If the hon. Gentleman looks at what I have said this afternoon, I think he will see that I have proven quite the opposite in acknowledging the multifaceted issues that led to the violence we saw the other week, not that that excuses or legitimises in any way the reprehensible behaviour we saw from some and the encouragement of young people, which I find particularly despicable. It is good to see, if I heard his question correctly, that he now fully supports us in ensuring that there are no borders. I therefore look forward to his support if we have to take further action and for any further action we take to deliver on that in the way we promised people in Northern Ireland: with a pragmatic and flexible approach to the Northern Ireland protocol.

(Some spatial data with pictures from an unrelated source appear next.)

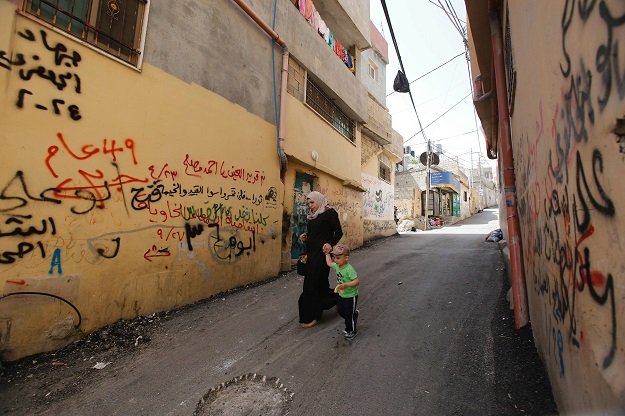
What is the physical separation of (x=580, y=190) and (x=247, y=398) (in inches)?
100

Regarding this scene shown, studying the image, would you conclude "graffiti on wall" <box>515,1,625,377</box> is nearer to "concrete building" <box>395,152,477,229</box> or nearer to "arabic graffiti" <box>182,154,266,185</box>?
"arabic graffiti" <box>182,154,266,185</box>

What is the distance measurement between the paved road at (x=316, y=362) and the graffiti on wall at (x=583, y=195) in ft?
3.14

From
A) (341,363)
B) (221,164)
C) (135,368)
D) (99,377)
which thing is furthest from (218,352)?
(221,164)

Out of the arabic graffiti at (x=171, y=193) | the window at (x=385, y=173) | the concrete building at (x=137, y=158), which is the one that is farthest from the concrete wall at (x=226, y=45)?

Does my right hon. Friend agree that the Belfast/Good Friday agreement has brought untold benefits to Northern Ireland over the past 23 years and that it is therefore the Belfast/Good Friday agreement that must be the basis for future co-operation and political engagement?
Absolutely. We now see a vibrant, exciting economy. Whether it is FinTech, renewable energy, cyber, the creative arts or advanced engineering and manufacturing, wherever people go in Northern Ireland, they will see entrepreneurship and opportunity, which is a testament to the phenomenal success of the Belfast/Good Friday agreement. I want that to continue to live on. I am absolutely passionate about ensuring that we deliver on that for the people of Northern Ireland. We do so by respecting, delivering on and working with everything and every part of the Good Friday agreement.
May I convey my thoughts for those PSNI officers who have been injured in the last week? They serve our community valiantly and often become the casualty when politics does not work. I also commend the leadership shown by my colleagues in my constituency of Belfast East and community leaders who have ensured that our part of the city has remained calm.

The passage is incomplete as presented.